To address the high latency, substantial bandwidth overhead, and data privacy risks associated with deploying large language models (LLMs) in sixth-generation (6G) mobile edge computing (MEC), this paper proposes the first multimodal LLM collaborative deployment architecture tailored for 6G edge environments. Methodologically, it innovatively integrates split learning/inference, parameter-efficient fine-tuning (PEFT), model quantization, and parameter-shared inference to jointly optimize edge resource constraints and model performance. The contributions are threefold: (1) a systematic identification and analysis of fundamental bottlenecks hindering LLM edge deployment; (2) the design of an end-to-end joint optimization framework unifying edge training and inference; and (3) theoretical foundations and practical technical pathways enabling lightweight, privacy-preserving, and low-latency LLM deployment for proximity-aware intelligent applications—such as robotics and telemedicine—in 6G MEC.

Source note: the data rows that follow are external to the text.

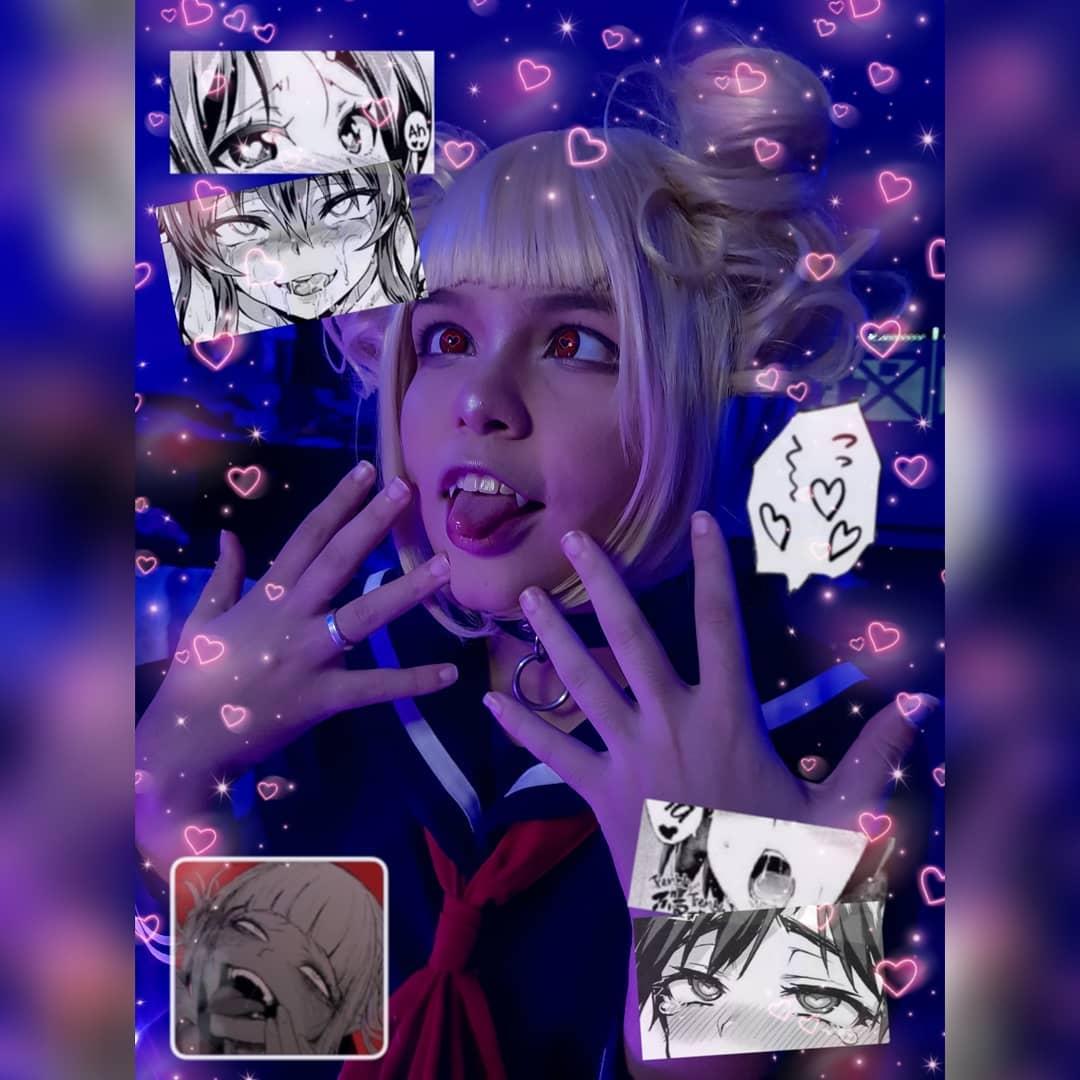 Ahegao face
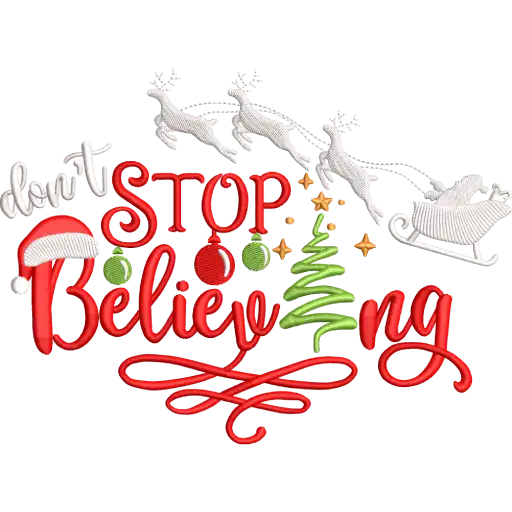 Don't stop Believing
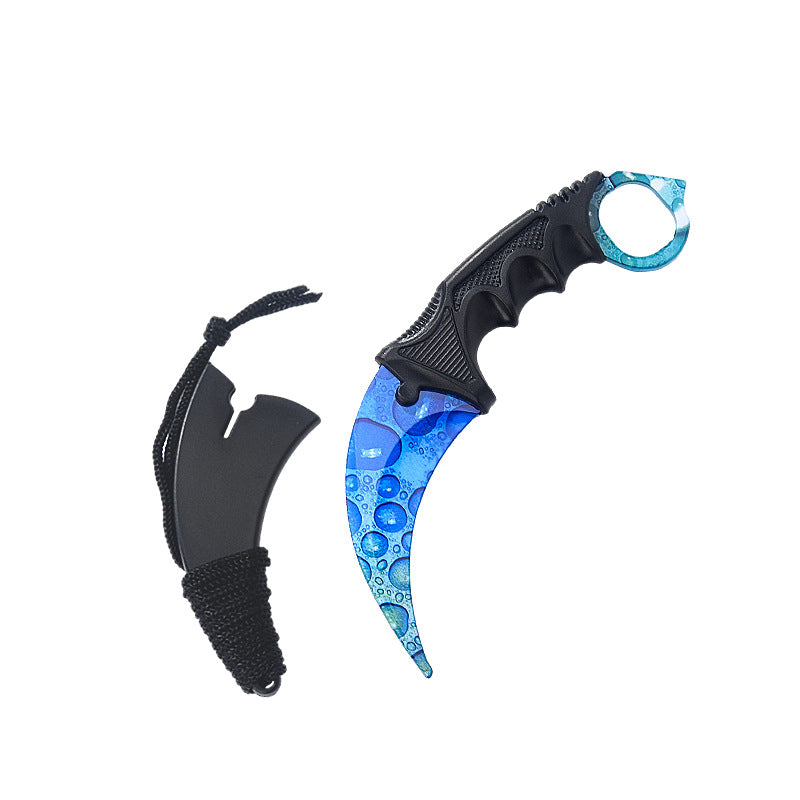 Wholesale Stainless Steel Thickened Game Claws Camping Tools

Large language models (LLMs), which have shown remarkable capabilities, are revolutionizing AI development and potentially shaping our future. However, given their multimodality, the status quo cloud-based deployment faces some critical challenges: 1) long response time; 2) high bandwidth costs; and 3) the violation of data privacy. 6G mobile edge computing (MEC) systems may resolve these pressing issues. In this article, we explore the potential of deploying LLMs at the 6G edge. We start by introducing killer applications powered by multimodal LLMs, including robotics and healthcare, to highlight the need for deploying LLMs in the vicinity of end users. Then, we identify the critical challenges for LLM deployment at the edge and envision the 6G MEC architecture for LLMs. Furthermore, we delve into two design aspects, i.e., edge training and edge inference for LLMs. In both aspects, considering the inherent resource limitations at the edge, we discuss various cutting-edge techniques, including split learning/inference, parameter-efficient fine-tuning, quantization, and parameter-sharing inference, to facilitate the efficient deployment of LLMs. This article serves as a position paper for thoroughly identifying the motivation, challenges, and pathway for empowering LLMs at the 6G edge.